Mulheres palestinas tomaram recentemente os telhados de Jerusalém Oriental em nome de uma iniciativa inovadora de apicultura e jardinagem, para combater os desafios nos bairros devastados e superpovoados da Cidade Velha. Com as taxas de pobreza e desemprego nas alturas — em particular, devido à pandemia de covid-19 — o Projeto Sinsila, fundado por Tariq Nassar, busca fornecer às mulheres espaço adequado e sistemas hidropônicos de jardinagem, com potencial para suprir suas demandas financeiras. Para os palestinos, a agricultura exerce um papel fundamental em suas vidas, vinculado a questões como preservação da história, identidade e autodeterminação. De fato, serve de força motriz na luta contra o Muro do Apartheid, construído pelas forças israelenses nas terras ocupadas.
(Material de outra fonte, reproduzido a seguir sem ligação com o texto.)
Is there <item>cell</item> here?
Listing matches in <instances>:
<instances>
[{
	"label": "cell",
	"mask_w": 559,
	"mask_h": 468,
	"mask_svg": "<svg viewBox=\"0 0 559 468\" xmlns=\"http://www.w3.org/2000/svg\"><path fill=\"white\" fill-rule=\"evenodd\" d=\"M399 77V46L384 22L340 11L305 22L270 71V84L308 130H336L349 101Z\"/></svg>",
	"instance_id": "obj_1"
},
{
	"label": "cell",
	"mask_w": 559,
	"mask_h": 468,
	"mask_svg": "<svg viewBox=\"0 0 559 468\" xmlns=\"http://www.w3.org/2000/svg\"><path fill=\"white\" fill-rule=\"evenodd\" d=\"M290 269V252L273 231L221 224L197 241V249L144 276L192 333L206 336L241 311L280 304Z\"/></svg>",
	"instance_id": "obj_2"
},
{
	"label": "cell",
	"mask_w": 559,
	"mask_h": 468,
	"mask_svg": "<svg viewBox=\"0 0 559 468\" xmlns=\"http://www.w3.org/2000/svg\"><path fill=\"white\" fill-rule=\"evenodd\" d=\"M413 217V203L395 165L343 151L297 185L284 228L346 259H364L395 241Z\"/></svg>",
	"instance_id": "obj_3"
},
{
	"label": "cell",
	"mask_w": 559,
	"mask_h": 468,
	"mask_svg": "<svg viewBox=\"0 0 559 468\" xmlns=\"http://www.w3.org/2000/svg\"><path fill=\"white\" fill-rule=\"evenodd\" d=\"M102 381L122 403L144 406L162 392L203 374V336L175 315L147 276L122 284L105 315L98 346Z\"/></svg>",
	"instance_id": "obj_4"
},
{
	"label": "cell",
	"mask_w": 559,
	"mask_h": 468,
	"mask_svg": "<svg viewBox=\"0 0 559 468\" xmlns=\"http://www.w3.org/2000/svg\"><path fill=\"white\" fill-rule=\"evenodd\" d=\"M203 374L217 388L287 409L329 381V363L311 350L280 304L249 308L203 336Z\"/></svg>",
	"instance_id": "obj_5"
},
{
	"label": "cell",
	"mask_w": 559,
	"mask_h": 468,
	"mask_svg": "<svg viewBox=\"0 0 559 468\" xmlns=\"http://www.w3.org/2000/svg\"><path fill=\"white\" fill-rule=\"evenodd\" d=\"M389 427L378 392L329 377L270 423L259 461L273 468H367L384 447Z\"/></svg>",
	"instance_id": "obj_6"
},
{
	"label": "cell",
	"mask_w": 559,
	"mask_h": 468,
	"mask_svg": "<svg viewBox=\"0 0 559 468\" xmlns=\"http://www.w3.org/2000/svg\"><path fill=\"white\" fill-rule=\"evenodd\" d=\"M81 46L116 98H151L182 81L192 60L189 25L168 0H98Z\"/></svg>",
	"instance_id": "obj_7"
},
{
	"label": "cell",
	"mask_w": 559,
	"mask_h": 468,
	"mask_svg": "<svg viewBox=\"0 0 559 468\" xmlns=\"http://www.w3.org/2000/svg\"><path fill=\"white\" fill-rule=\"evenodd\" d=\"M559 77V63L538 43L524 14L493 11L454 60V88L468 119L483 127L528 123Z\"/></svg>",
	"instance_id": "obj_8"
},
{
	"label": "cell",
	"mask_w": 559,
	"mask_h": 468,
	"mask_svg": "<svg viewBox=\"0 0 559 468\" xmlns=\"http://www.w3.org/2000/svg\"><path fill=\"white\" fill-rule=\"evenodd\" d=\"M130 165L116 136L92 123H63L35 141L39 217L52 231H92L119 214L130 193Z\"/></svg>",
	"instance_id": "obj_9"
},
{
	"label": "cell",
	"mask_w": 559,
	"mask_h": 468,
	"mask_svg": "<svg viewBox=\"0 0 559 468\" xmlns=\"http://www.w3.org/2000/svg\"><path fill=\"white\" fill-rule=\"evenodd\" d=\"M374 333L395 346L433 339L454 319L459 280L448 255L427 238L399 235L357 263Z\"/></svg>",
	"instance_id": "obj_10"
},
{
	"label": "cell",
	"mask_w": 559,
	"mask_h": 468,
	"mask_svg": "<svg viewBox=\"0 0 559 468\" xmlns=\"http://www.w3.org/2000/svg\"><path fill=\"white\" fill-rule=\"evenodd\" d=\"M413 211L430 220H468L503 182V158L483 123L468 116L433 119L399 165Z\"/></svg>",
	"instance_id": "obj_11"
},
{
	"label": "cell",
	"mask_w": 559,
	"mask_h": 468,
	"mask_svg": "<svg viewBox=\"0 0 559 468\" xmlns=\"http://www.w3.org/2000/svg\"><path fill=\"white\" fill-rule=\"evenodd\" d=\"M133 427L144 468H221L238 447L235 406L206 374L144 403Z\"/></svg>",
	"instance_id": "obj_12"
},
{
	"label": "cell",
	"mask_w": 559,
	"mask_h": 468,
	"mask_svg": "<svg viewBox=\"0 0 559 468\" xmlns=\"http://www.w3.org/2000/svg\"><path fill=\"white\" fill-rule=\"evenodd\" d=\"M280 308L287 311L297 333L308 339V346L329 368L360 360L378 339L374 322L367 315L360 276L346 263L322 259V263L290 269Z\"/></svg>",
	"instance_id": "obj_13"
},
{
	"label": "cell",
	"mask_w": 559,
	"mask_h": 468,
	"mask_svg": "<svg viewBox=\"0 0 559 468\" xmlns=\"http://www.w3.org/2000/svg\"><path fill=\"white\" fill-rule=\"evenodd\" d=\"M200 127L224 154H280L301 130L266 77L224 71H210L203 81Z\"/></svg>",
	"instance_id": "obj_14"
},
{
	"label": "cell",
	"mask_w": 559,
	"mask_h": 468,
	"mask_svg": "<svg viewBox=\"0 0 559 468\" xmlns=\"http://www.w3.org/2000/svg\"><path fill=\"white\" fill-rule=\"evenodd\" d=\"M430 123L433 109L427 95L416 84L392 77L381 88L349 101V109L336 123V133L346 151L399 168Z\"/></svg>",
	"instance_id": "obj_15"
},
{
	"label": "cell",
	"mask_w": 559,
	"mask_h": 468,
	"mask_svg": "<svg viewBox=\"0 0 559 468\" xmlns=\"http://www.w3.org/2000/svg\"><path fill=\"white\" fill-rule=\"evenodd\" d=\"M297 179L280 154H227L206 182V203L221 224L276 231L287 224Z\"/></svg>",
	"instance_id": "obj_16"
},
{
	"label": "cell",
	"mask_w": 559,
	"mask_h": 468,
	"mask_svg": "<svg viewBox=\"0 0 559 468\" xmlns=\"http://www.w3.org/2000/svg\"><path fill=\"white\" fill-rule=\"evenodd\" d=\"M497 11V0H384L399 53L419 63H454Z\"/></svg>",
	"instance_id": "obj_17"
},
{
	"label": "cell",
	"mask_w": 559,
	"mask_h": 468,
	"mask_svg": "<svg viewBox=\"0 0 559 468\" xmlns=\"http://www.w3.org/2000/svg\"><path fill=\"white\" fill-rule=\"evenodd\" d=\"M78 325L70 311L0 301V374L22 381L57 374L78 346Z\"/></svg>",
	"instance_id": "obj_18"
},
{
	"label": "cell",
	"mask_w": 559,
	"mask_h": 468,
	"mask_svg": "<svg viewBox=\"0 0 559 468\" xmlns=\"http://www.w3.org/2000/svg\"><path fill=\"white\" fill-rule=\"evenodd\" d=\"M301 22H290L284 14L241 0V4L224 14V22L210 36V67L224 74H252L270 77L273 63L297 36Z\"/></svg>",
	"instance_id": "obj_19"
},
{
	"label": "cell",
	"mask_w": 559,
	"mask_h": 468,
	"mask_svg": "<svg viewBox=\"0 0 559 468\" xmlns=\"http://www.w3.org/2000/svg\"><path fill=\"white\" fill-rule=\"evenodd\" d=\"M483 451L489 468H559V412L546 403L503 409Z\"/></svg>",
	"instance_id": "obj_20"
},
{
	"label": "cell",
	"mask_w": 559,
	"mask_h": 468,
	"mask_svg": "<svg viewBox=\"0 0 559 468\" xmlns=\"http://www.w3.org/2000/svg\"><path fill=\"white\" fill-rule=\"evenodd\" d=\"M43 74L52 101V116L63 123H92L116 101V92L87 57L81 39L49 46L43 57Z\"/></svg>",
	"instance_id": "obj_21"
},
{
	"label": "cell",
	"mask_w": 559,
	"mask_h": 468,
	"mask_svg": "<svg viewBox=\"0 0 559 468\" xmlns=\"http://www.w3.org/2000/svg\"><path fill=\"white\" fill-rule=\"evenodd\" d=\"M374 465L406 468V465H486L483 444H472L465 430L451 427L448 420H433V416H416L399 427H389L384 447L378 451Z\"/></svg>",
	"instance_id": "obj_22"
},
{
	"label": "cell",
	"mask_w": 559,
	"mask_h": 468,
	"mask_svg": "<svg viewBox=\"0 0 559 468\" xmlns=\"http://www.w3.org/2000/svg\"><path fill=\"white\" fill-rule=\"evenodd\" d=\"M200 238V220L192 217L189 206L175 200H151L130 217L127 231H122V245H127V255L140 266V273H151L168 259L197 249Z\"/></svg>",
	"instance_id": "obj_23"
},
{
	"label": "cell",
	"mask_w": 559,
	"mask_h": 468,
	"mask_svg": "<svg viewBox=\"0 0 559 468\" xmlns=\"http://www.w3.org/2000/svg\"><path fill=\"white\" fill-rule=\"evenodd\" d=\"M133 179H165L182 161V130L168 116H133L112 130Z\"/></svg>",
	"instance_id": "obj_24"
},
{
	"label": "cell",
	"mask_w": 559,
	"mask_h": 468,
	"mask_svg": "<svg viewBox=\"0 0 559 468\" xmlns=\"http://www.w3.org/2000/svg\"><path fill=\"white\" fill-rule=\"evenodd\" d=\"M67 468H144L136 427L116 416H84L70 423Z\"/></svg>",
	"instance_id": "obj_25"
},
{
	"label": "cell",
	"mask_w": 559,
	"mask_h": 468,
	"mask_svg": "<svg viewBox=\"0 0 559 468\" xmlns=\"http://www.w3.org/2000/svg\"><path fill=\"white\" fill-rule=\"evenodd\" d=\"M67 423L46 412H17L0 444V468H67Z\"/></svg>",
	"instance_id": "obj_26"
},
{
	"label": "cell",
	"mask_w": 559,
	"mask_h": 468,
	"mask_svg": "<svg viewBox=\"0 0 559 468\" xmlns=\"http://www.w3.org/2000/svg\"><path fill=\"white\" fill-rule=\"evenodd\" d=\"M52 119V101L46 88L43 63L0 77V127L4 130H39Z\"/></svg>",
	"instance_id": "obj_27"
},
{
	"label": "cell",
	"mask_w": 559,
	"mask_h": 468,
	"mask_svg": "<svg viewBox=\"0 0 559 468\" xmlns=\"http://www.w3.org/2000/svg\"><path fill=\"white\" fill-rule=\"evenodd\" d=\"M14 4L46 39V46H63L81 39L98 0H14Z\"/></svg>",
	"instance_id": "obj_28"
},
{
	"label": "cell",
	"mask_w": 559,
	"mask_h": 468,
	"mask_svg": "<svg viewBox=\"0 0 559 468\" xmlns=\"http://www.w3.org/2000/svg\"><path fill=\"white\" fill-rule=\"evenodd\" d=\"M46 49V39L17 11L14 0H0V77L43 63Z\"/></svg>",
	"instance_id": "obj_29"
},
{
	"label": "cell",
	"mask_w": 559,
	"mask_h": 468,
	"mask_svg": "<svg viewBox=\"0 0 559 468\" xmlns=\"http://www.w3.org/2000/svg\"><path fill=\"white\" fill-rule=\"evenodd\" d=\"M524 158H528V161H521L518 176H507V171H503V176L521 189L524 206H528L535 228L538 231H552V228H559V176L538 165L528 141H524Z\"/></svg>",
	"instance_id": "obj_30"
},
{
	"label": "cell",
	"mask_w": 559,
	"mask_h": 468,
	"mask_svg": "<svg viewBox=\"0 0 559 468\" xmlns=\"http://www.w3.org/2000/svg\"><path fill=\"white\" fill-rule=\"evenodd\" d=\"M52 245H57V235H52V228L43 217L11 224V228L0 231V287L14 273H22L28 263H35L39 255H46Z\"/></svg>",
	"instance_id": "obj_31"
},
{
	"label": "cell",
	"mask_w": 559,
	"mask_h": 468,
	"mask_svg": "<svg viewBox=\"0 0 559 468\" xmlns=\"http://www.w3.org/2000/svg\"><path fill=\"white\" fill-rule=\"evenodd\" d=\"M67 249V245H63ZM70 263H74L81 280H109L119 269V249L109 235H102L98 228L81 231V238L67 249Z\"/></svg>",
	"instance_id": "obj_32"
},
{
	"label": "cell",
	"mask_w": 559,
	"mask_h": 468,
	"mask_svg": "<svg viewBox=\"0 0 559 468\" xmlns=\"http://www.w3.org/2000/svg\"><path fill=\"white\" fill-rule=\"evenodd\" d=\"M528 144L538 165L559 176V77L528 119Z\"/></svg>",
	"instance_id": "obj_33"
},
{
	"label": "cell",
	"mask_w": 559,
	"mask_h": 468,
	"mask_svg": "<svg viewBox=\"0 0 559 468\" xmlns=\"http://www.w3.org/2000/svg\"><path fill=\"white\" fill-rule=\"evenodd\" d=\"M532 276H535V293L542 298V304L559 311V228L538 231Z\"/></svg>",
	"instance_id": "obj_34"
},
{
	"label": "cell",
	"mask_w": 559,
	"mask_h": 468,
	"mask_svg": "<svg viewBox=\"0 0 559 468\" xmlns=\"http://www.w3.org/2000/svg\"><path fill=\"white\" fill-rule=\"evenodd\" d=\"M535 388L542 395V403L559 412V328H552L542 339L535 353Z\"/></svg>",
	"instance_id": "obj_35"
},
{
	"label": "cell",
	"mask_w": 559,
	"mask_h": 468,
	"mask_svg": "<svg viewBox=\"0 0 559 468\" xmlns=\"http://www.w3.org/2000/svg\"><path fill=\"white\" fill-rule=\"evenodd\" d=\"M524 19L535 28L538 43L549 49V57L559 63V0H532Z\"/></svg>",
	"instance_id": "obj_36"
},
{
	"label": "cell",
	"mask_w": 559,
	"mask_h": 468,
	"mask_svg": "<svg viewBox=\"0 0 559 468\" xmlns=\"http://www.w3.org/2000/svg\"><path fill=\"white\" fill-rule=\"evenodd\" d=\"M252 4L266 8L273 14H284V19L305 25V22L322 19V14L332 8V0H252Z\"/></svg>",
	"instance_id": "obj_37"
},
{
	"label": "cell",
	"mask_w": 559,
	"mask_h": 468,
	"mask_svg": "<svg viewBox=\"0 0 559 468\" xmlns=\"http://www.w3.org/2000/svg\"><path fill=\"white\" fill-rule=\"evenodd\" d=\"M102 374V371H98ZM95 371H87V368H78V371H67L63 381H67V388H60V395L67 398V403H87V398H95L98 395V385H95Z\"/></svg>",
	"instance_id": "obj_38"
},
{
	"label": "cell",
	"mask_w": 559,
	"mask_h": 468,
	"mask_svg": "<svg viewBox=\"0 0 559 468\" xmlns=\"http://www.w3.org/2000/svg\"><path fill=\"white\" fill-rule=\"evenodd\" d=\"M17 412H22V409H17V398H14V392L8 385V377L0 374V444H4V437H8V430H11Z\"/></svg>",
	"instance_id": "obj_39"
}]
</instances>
“Ao visitar os bairros de Jerusalém Oriental, observei logo de primeira a falta de espaços abertos e arborizados; ao mesmo tempo, percebi que muitos dos telhados estavam vazios”, relatou Nassar. “Foi durante o lockdown do covid-19 e as pessoas usavam suas lajes para caminhar um pouco ao ar livre, porque as ruas não eram seguras”.
Diante desse cenário, o arquiteto de 37 anos, teve a ideia de utilizar os milhares de telhados em Jerusalém para desenvolver um projeto de jardinagem planejada. Sua iniciativa não seria apenas ornamental, mas assumiria um papel essencial na preservação da natureza.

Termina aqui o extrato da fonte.